Le voyageur, qui, sa valise posée sur le dos d’une chaise, avait attendu en silence quelque marque de bienvenue, s’aperçut alors qu’esprit ou non[2] il lui fallait parler le premier s’il voulait obtenir un seul mot.

« Nous sommes de vieilles connaissances, mademoiselle Marguerite Dods, dit l’étranger. — Pourquoi non ?… mais qui êtes-vous, vous qui parlez ? » dit Meg tout d’une haleine ; et elle se remit à nettoyer un chandelier de cuivre avec plus de force qu’auparavant… Le ton sec dont elle parlait indiquait clairement d’ailleurs combien peu elle se souciait de la conversation.

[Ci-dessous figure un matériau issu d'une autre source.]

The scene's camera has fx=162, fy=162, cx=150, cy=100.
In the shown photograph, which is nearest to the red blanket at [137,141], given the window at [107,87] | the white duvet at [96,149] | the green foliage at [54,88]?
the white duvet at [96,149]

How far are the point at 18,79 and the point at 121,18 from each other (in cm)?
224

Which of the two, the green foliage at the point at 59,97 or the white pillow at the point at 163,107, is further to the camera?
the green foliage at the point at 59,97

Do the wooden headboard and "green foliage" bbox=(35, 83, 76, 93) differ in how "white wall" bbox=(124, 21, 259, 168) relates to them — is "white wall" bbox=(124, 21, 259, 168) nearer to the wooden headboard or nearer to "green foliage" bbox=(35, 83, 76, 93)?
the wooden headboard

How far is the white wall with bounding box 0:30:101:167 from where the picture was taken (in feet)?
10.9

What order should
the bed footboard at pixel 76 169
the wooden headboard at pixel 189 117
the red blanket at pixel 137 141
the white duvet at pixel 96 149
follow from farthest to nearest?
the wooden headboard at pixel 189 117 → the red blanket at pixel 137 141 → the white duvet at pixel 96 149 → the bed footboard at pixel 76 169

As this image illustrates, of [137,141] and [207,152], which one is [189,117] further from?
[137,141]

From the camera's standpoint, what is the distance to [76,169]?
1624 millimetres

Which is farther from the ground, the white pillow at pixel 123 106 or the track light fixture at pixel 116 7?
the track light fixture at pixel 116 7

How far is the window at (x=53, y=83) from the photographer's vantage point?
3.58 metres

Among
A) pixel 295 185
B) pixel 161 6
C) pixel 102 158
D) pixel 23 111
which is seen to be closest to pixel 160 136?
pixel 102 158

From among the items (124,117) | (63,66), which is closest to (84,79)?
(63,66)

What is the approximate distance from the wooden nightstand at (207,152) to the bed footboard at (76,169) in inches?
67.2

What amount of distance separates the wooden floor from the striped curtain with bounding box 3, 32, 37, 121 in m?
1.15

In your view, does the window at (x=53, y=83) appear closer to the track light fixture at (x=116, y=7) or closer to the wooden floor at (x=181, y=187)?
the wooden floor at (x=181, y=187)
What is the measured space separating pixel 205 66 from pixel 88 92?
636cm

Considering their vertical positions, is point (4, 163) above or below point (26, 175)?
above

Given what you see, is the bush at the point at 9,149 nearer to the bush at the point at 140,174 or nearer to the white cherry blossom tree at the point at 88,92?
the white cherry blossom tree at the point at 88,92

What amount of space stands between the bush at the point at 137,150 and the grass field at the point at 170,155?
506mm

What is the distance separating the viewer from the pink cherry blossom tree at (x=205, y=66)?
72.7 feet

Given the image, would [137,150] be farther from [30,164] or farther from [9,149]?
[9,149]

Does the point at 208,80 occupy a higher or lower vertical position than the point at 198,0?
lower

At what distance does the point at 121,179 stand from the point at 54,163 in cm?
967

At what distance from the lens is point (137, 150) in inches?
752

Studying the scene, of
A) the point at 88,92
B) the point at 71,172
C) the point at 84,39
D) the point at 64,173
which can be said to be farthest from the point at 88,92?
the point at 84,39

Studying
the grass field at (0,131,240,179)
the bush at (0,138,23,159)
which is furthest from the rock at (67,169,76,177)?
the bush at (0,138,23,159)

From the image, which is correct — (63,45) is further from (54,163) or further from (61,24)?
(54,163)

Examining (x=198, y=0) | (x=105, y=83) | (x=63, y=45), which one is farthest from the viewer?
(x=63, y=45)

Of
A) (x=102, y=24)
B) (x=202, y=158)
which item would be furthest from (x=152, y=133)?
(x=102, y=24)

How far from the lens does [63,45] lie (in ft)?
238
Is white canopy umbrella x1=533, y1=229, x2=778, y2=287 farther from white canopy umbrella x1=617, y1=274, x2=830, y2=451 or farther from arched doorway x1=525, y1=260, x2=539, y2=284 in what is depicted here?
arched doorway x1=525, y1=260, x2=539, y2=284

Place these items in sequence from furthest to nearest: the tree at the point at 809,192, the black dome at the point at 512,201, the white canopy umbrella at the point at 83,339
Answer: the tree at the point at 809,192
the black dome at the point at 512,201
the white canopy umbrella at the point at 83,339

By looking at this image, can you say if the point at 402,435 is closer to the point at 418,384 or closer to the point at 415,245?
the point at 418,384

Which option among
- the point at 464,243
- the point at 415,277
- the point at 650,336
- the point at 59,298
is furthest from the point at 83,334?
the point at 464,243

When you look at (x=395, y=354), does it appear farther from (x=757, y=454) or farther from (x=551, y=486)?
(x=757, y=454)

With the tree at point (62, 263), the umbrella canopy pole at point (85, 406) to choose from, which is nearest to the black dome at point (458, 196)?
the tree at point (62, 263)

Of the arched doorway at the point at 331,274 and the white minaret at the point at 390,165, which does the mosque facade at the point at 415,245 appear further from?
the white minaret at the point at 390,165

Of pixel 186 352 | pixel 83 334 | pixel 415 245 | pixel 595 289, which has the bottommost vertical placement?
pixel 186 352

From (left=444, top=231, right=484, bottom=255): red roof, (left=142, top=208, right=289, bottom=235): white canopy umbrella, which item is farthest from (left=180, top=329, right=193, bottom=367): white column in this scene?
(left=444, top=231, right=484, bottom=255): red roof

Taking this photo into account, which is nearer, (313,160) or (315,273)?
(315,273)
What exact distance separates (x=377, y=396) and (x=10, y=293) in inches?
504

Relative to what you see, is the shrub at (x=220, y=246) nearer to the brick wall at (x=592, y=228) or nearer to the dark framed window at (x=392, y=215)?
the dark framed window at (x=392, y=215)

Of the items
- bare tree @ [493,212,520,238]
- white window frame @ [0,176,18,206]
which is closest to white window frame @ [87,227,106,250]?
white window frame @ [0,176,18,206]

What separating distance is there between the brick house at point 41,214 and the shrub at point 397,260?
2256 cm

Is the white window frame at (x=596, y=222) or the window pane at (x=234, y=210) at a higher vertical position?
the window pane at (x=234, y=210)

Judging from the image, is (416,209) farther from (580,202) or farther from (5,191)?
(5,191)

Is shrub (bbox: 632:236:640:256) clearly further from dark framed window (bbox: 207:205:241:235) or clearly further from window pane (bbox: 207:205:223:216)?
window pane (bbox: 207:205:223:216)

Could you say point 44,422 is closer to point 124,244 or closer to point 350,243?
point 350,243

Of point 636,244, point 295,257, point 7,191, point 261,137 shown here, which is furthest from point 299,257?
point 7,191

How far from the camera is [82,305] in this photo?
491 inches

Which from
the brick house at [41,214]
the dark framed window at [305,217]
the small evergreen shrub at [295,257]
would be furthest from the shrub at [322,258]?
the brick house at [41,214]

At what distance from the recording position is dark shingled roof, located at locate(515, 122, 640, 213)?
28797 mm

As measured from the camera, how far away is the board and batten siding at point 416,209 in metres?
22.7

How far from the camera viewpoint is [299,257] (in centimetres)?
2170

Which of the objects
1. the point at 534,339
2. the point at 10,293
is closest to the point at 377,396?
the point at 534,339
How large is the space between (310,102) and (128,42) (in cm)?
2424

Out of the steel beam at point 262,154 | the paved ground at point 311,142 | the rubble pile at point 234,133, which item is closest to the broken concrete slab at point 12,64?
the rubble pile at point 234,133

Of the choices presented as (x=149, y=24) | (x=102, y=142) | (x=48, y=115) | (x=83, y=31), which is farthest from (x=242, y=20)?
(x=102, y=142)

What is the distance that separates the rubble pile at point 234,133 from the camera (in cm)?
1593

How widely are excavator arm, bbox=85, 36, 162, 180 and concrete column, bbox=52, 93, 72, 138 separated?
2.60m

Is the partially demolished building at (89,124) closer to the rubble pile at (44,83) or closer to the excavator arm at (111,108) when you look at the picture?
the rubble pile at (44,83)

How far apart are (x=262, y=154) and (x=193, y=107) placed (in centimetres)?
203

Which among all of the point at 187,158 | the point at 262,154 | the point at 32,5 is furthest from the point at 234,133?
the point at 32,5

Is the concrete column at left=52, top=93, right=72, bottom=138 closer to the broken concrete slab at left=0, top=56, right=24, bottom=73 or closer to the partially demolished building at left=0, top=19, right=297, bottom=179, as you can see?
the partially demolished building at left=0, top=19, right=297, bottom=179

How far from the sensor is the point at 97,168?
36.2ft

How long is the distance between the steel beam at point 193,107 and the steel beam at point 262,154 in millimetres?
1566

« Un voyageur, ma bonne mistress Dods, qui vient loger ici pour un jour ou deux. — Je crains que vous ne vous trompiez ; il n’y a pas de place ici pour des ballots ou des cartons… vous vous

  1. Bagmen, dit le texte, pour signifier un homme voyageant à cheval avec une valise. Bagman, singulier de bagmen, est un terme de mépris pour désigner un commis voyageur. a. m.
  2. Ghost or no ghost, c’est-à-dire revenant ou non revenant. Ceci est une allusion à une superstition du peuple écossais : on croit que celui qui adresse la parole à un revenant avant d’être interpellé par lui court le risque de mourir avant la fin de l’année. a. m.